Guerra in Iran: Macron con Meloni e Mitsotakis per aiuti militari a Cipro. Petroliera colpita nel Kuwait. Riunione del consiglio atlantico

PARIGI – In uno spirito di solidarietà europea, il Presidente della Repubblica (Emmanuel Macron, ndr) ha preso l’iniziativa questa mattina di telefonare alla presidente del consiglio italiana, Giorgia Meloni, e al primo ministro greco, Kyriakos Mitsotakis. Nei colloqui è stato deciso di coordinare l’invio di mezzi militari a Cipro e nel Mediterraneo orientale e di collaborare per garantire la libertà di navigazione nel Mar Rosso.
Palazzo Chigi conferma che la presidente del Consiglio, Giorgia Meloni, ha avuto una conversazione telefonica con il presidente della Repubblica francese, Emmanuel Macronm spiegando che “i due leader hanno discusso le implicazioni del conflitto in Iran sia sul quadro regionale mediorientale che a livello globale, concentrandosi in particolare sull’impatto delle ostilità sulla libertà di navigazione”.
Meloni e Macron, inoltre, hanno “ribadito il comune impegno per sostenere le Nazioni del Golfo colpite dagli ingiustificabili attacchi iraniani e la sicurezza di Cipro e a evitare un’escalation militare in Libano”. E “hanno concordato di mantenersi in stretto contatto sull’evoluzione della crisi”.
PETROLIERA – Intanto sono ripresi all’alba di oggi, 5 marzo 2026, i raid israeliani sull’Iran, nel sesto giorno dall’inizio del conflitto. Teheran afferma di aver colpito una petroliera americana nel Golfo. La nave ‘è attualmente in fiamme’ secondo le Guardie rivoluzionarie iraniane che dichiarano di avere il ‘controllo completo’ dello Stretto di Hormuz.
Attacchi con droni iraniani sull’aeroporto internazionale di Nakhchivan, in Azerbaigian, ma l’esercito iraniano smentisce. E mentre cresce il timore di un’escalation del conflitto l’alto rappresentante Ue Kaja Kallas chiede che ‘in Iran ci sia spazio per la diplomazia’.
Appello della Russia perché si crei ‘un fronte unito per porre fine alla guerra’ nel Golfo Persico. Aerei americani sono stati autorizzati ad utilizzare basi francesi in Medio Oriente. Lo rende noto lo stato maggiore francese.

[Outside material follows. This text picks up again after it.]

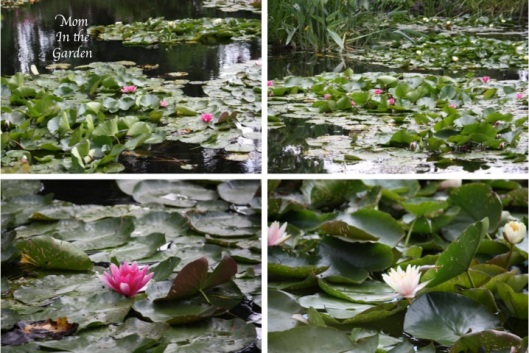 collage of water lilies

Il Consiglio Atlantico si riunisce oggi sulla minaccia iraniana. L’incontro dopo l’episodio di ieri in Turchia, focus sulla difesa missilistica. Telefonata tra Macron e Meloni per un sostegno ai Paesi del Golfo e a Cipro. “Impegno per evitare un’escalation in Libano, focus su libertà di navigazione”
GUIDA SUPREMA – L’Assemblea degli Esperti iraniana, chiamata a eleggere la nuova Guida Suprema dopo la morte di Ali Khamenei, terrà oggi una sessione straordinaria. Lo riferisce Iran International aggiungendo che la Guardie della Rivoluzione stanno facendo pressioni per annunciare formalmente la nomina di Mojtaba Khamenei, figlio dell’ayatollah ucciso sabato scorso in un raid israeliano, nonostante l’opposizione di alcuni membri contrari a una “leadership ereditaria”.
Fonti dell’Assemblea hanno riferito a Iran International che almeno 8 membri non parteciperanno alla seduta di oggi per protestare contro la “forte pressione” da parte dei Pasdaran sul nome di Mojtaba. I Guardiani sostengono, aggiungono le fonti, che date le “condizioni speciali” del Paese la nuova Guida deve essere annunciata il più rapidamente possibile e che qualsiasi ritardo potrebbe peggiorare l’instabilità e aggravare il vuoto decisionale ai vertici del sistema.
Dopo che la seduta di martedì scorso a Qom si è conclusa senza esito a causa degli attacchi aerei israeliani, secondo alcune fonti la riunione di oggi si terrà online e sarà gestita da un edificio vicino al santuario di Fatima Masumeh, sempre a Qom.